— BEGIN RECORDS SUPPLIED —

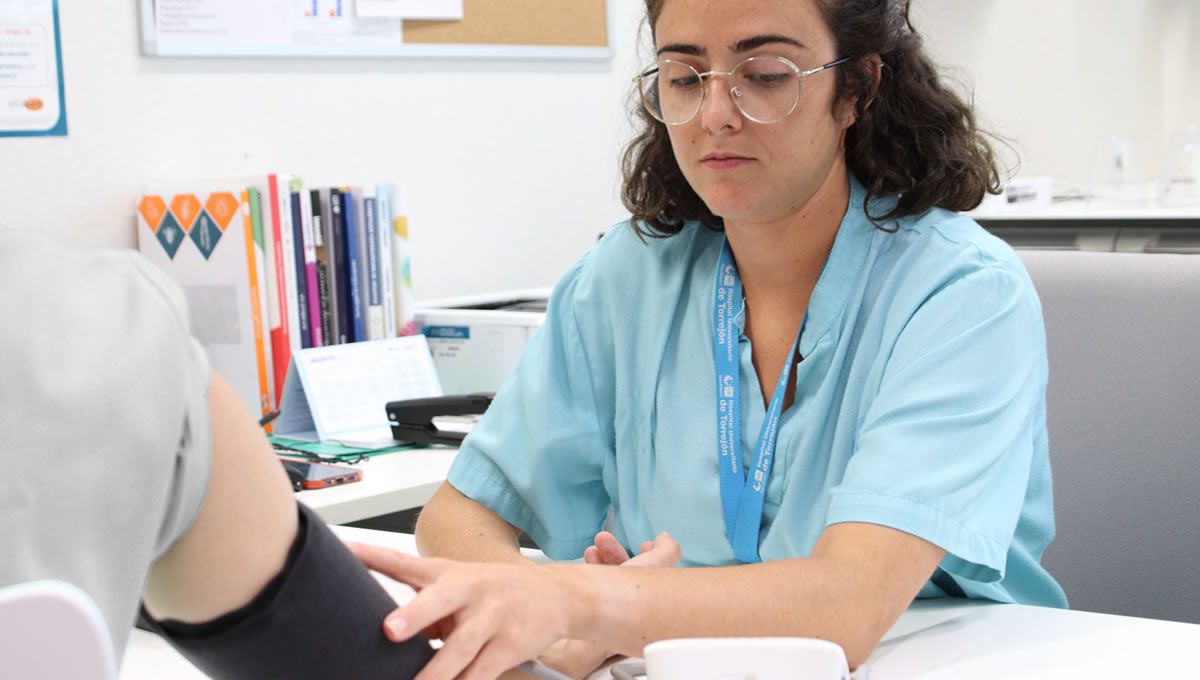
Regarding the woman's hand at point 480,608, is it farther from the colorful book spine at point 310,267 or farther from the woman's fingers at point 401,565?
the colorful book spine at point 310,267

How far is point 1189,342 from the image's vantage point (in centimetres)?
142

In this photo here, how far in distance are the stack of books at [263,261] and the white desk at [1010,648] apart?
1.10 m

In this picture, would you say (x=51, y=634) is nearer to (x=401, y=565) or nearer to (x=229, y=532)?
(x=229, y=532)

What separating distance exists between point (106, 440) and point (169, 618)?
0.67 feet

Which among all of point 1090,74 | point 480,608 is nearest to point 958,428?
point 480,608

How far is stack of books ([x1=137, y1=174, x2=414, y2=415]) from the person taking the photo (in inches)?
84.4

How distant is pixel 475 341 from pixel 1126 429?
47.9 inches

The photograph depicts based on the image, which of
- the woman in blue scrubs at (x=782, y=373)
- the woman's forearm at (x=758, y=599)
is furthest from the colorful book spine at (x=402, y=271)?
the woman's forearm at (x=758, y=599)

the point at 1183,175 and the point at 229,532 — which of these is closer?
the point at 229,532

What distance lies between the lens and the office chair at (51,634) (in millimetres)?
423

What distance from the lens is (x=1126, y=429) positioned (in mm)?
1464

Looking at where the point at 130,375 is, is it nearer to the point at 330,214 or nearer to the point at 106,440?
the point at 106,440

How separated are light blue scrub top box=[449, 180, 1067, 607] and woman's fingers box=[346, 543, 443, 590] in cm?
40

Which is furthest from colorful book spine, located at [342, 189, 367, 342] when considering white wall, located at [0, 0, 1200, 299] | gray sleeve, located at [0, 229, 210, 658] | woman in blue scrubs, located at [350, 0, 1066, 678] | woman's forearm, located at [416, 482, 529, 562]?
gray sleeve, located at [0, 229, 210, 658]
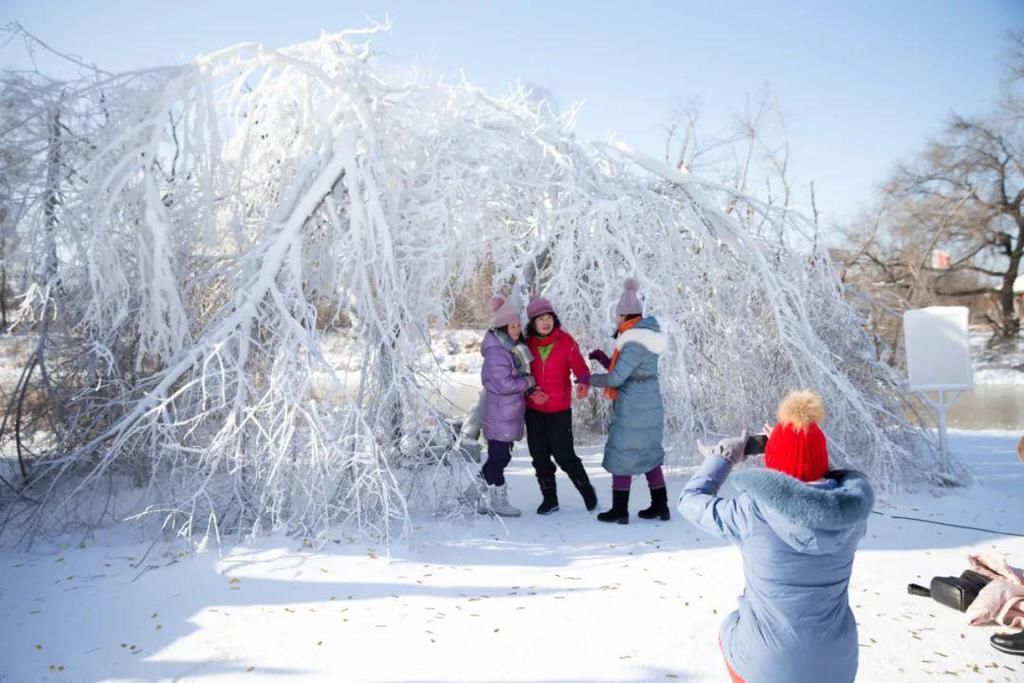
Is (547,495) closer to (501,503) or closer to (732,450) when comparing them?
(501,503)

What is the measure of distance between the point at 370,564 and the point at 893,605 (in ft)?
8.94

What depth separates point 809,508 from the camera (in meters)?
1.87

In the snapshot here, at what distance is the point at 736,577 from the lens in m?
3.79

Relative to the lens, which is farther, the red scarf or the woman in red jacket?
the woman in red jacket

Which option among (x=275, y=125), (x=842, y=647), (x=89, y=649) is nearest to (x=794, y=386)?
(x=842, y=647)

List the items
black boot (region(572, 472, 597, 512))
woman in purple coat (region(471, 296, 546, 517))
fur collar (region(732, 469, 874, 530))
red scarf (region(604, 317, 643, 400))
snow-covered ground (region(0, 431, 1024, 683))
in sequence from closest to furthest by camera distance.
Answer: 1. fur collar (region(732, 469, 874, 530))
2. snow-covered ground (region(0, 431, 1024, 683))
3. red scarf (region(604, 317, 643, 400))
4. woman in purple coat (region(471, 296, 546, 517))
5. black boot (region(572, 472, 597, 512))

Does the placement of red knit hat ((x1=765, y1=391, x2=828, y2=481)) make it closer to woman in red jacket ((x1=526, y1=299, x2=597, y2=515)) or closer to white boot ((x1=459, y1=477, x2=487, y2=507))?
woman in red jacket ((x1=526, y1=299, x2=597, y2=515))

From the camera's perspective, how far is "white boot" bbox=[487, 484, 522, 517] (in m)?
4.96

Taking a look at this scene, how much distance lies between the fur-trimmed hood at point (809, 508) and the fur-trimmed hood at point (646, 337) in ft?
8.57

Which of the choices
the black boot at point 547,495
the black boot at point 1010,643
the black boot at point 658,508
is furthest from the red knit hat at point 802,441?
the black boot at point 547,495

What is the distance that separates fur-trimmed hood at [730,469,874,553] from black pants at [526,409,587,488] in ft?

— END RECORDS SUPPLIED —

▶ **OBJECTIVE**: Only the lines from the one that contains "Does the placement" to the end of the data should be output, exactly as they appear.

▶ **TASK ANSWER**:
Does the placement of red knit hat ((x1=765, y1=391, x2=828, y2=481)) make it closer to woman in red jacket ((x1=526, y1=299, x2=597, y2=515)) or closer to white boot ((x1=459, y1=477, x2=487, y2=507))?
woman in red jacket ((x1=526, y1=299, x2=597, y2=515))

From the camera's perspective, how far is "white boot" bbox=[487, 484, 522, 517] (in m)?
4.96

Taking a look at this scene, how much distance lies between the fur-trimmed hood at point (809, 508) and the fur-trimmed hood at point (646, 337) in ft?
8.57

Which of the choices
the black boot at point 547,495
the black boot at point 1010,643
the black boot at point 658,508
is furthest from the red knit hat at point 802,441?
the black boot at point 547,495

What is the distance that separates fur-trimmed hood at [730,469,874,553] from black pants at [526,409,587,488] in ft?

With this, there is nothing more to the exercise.